■ Task requirements ■
**A.** Pull out the portion of the Noah's ark passage from "Those who entered" to "you are not.", copying it verbatim.
**B.** Extend the Noah's ark passage by writing what follows its final sentence.

■ Article ■
** BEGIN **

4. "And they came unto Noah." Noah did not have to set his traps. Noah did not have to fix his snares. None are brought in cages or in chains. They came unto Noah. None are saved against their will. None are dragged into heaven. If one reading this is still not saved, ask God to make you willing to be willing and he will; but be assured, he will not force you into his ark. In the Book of Revelation we find the Lord standing outside the door of the church at Laodicea knocking. He does not burst in uninvited. "Behold I stand at the door and knock, if any man hear my voice and open the door I will come in…." (Rev. 3:20).

Those who entered the ark did so willingly. Perhaps they could not explain the strange tugging at their heart or the magnetism that seemed to attract them, but be certain of this the will of man must want to come. "Today, if your hear his voice, harden not your heart." The message is the same today as it was in the days of Noah. The message is simple. The message is "come." "Come unto me all ye who labor and are heavy laden and I will give you rest."

5. "In"  The Bible says that those who were saved went "in." Salvation is as simple as that. "If any man be "in" Christ he is a new creation…" Looking at the cross will not save or change you. Looking at the ark would not keep you from drowning. You are either "in" or you are not.

6. One Door  The blueprints called for only one door in the Ark. Jesus said "I am the door." All attempting to enter another way are thieves and liars. In God's plan of salvation the Bible is clear. "neither is there salvation in any other, for there is no other name under heaven, given among men, whereby we must be saved." In another place, Christ made it even clearer, "I am the way, the truth and the life, no man cometh unto the Father but by me."

** END **

■ Dataset extract ■
** BEGIN **

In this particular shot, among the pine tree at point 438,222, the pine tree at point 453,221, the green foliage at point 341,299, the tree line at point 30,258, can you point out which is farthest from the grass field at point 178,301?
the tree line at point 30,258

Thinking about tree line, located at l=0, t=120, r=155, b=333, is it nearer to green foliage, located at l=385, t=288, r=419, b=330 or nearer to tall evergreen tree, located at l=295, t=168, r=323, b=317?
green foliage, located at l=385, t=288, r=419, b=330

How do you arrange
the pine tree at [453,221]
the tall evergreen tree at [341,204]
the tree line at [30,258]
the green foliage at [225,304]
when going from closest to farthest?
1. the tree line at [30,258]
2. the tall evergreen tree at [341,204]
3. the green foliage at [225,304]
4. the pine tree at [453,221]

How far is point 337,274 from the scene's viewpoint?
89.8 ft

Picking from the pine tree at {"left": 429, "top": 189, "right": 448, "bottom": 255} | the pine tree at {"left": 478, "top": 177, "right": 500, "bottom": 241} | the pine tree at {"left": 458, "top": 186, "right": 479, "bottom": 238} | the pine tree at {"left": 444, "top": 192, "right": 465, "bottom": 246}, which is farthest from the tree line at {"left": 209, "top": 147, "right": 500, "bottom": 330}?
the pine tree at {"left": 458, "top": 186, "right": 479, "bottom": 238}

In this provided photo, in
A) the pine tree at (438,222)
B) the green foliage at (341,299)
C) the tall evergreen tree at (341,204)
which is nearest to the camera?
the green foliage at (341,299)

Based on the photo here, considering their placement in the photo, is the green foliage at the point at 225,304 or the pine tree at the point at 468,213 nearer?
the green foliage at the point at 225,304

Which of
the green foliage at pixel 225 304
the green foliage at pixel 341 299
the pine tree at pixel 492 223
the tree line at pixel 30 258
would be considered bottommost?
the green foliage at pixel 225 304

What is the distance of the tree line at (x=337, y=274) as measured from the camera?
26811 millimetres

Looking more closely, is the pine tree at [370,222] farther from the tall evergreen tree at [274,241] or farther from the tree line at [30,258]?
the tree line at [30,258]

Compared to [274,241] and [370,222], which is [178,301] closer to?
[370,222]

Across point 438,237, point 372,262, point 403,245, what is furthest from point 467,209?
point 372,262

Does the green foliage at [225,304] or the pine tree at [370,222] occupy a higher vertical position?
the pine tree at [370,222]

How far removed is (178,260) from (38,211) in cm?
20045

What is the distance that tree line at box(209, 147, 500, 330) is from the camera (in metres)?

** END **

■ Outputs in order ■
**A.**
Those who entered the ark did so willingly. Perhaps they could not explain the strange tugging at their heart or the magnetism that seemed to attract them, but be certain of this the will of man must want to come. "Today, if your hear his voice, harden not your heart." The message is the same today as it was in the days of Noah. The message is simple. The message is "come." "Come unto me all ye who labor and are heavy laden and I will give you rest."

5. "In"  The Bible says that those who were saved went "in." Salvation is as simple as that. "If any man be "in" Christ he is a new creation…" Looking at the cross will not save or change you. Looking at the ark would not keep you from drowning. You are either "in" or you are not.

**B.**
7. And the LORD shut him in. When God closes a door no man can open it. The door seems to be closing today for salvation. The door of time is closing for everyone. Death shall close any opportunity to trust Christ. When God shut Noah in he was secure. He was safe. How sad it will be for those who will be shut out! Hurry. Enter in today.

There are no survivors of judgment except those who have entered

Doing Nothing

There are times when faith appears to be "doing something." Then there are times when faith appears to be "doing nothing." An important element of faith is waiting.

Noah means, "rest." Nothing describes faith and trust like that of simply resting. One need only behold the picture of security and serenity as an infant slumbers in its mother's arms. Though the world around is on fire, it knows only peace and rest within its mother's embrace. That Noah's mother should name him thus was nothing less than prophetic. "Rest little one, Rest and sleep" must have been among the first words Noah heard in this world. Little did he realize that he would experience such a salvation of Grace that, that would be all he could do while he waited out the ravages of God's wrath on the world and rode upon the face of the flood.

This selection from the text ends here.